> _Ordem de trabalho 1_
De acordo com o texto sobre a desistência da Netflix, que postura da concorrência fez vacilar o compromisso inicial da plataforma de streaming? Responda em uma a três frases.
> _Ordem de trabalho 2_
Altere o texto sobre a desistência da Netflix: reescreva o trecho que começa em "A pressão dos" e vai até "plataforma de streaming.", com "licitações" substituído por "propostas".
> _Ordem de trabalho 3_
Escreva a continuação do texto sobre a desistência da Netflix na compra da Warner Bros. Discovery, a partir da última frase apresentada.

> _Texto extraído_
╭──
A gigante do streaming surpreendeu o mercado do entretenimento ao anunciar a desistência da corrida para adquirir a Warner Bros. Discovery. Ao optar por não aumentar a sua oferta financeira, a empresa deixou o caminho totalmente livre para que a Paramount Skydance assuma o controlo do icónico estúdio de Hollywood. Inicialmente, os co-CEOs Ted Sarandos e Greg Peters justificaram este recuo com a necessidade de manter uma posição de disciplina financeira.
A pressão dos acionistas e a guerra de licitações
Apesar da declaração oficial, surgem agora novos detalhes sobre os bastidores desta desistência que, em dezembro, parecia uma vitória garantida. Aparentemente, a liderança da Netflix enfrentava um forte ceticismo por parte dos seus acionistas em relação à viabilidade do negócio. Desde o anúncio inicial do interesse na aquisição, as ações da empresa tinham sofrido uma queda expressiva de 30%. A prova de que a desistência agradou aos investidores chegou de forma clara, com as ações a subirem quase 14% assim que a notícia do recuo se tornou pública.
Outro fator determinante na decisão foi a postura agressiva da concorrência. A Paramount apresentou uma proposta superior e demonstrou estar disposta a prolongar a guerra de licitações por várias rondas adicionais, o que acabou por fazer vacilar o compromisso inicial da plataforma de streaming.
╰──
> _Informação fornecida_
╭──
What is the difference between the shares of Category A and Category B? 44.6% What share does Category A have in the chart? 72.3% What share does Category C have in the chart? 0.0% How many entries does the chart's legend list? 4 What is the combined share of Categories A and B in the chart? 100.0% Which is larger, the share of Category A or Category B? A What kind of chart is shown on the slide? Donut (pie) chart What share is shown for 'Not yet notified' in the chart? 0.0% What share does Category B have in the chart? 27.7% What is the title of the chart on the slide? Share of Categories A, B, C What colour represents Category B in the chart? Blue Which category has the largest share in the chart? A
╰──
> _Resultado do exercício 1_
A Paramount apresentou uma proposta superior e mostrou-se disposta a prolongar a guerra de licitações por várias rondas adicionais. Essa postura agressiva acabou por fazer vacilar o compromisso inicial da plataforma de streaming.

> _Resultado do exercício 2_
A pressão dos acionistas e a guerra de propostas
Apesar da declaração oficial, surgem agora novos detalhes sobre os bastidores desta desistência que, em dezembro, parecia uma vitória garantida. Aparentemente, a liderança da Netflix enfrentava um forte ceticismo por parte dos seus acionistas em relação à viabilidade do negócio. Desde o anúncio inicial do interesse na aquisição, as ações da empresa tinham sofrido uma queda expressiva de 30%. A prova de que a desistência agradou aos investidores chegou de forma clara, com as ações a subirem quase 14% assim que a notícia do recuo se tornou pública.
Outro fator determinante na decisão foi a postura agressiva da concorrência. A Paramount apresentou uma proposta superior e demonstrou estar disposta a prolongar a guerra de propostas por várias rondas adicionais, o que acabou por fazer vacilar o compromisso inicial da plataforma de streaming.

> _Resultado do exercício 3_
O conselho de Trump e a incerteza na Warner
Existe também um elemento político curioso nesta equação. Na altura em que Ted Sarandos se reuniu com membros da administração Trump, na quinta-feira passada, a decisão de abandonar o negócio já estaria praticamente fechada. Como o presidente Donald Trump já o tinha aconselhado anteriormente a não pagar demasiado pelo estúdio, Sarandos terá mesmo afirmado durante o encontro: "Segui o seu conselho", avança a Bloomberg.
Entretanto, o clima dentro da Warner Bros. é agora pautado pela preocupação e pela incerteza. Os trabalhadores do estúdio temem a aproximação de uma onda de grandes despedimentos, existindo igualmente receios sobre eventuais pressões políticas de cariz conservador sobre a linha editorial da CNN.